■ Exercise: Print, exactly as given, each line of the data from the line containing "What is the measured" up to and including its last line.

__________________________________________________

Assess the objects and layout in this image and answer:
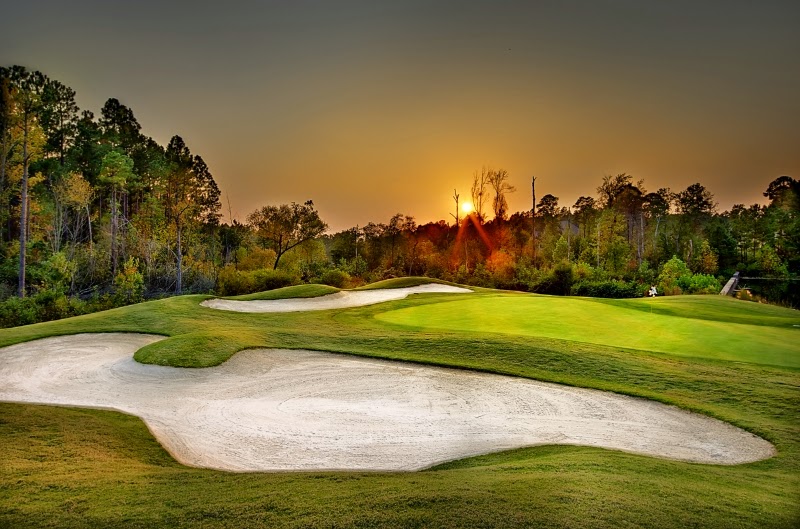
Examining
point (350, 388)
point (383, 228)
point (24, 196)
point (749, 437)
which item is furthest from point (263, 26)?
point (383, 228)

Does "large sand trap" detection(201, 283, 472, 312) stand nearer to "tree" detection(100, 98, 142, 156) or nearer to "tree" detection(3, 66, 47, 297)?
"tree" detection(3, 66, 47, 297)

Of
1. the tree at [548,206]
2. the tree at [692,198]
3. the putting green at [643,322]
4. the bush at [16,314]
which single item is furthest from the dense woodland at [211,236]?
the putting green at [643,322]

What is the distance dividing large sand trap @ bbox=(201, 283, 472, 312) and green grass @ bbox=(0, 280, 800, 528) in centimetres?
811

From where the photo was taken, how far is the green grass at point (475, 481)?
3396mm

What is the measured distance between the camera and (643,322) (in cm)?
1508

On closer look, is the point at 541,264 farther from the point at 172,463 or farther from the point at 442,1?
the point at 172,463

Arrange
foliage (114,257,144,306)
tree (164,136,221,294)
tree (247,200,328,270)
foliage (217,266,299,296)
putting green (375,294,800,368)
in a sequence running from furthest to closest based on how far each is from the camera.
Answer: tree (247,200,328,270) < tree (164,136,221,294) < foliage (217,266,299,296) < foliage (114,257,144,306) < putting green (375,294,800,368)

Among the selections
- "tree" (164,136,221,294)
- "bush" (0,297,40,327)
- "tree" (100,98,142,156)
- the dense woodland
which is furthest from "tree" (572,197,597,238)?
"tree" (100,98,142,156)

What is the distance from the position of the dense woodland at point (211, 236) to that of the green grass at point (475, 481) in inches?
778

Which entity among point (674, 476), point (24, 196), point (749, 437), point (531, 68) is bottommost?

__________________________________________________

■ Output for this task:
What is the measured distance between the camera and (643,322) (in cm)?
1508

On closer look, is the point at 541,264 farther from the point at 172,463 or farther from the point at 442,1?
the point at 172,463

Arrange
foliage (114,257,144,306)
tree (164,136,221,294)
tree (247,200,328,270)
foliage (217,266,299,296)
putting green (375,294,800,368)
in a sequence running from furthest to closest based on how far each is from the camera.
Answer: tree (247,200,328,270) < tree (164,136,221,294) < foliage (217,266,299,296) < foliage (114,257,144,306) < putting green (375,294,800,368)

Among the selections
- "tree" (164,136,221,294)
- "bush" (0,297,40,327)
- "tree" (100,98,142,156)
- the dense woodland
which is furthest from "tree" (572,197,597,238)?
"tree" (100,98,142,156)

What is the distance from the position of the dense woodland at point (211, 236) to that of the green grass at point (475, 481) in inches?
778

Which entity among point (674, 476), point (24, 196), point (749, 437), point (531, 68) is bottommost?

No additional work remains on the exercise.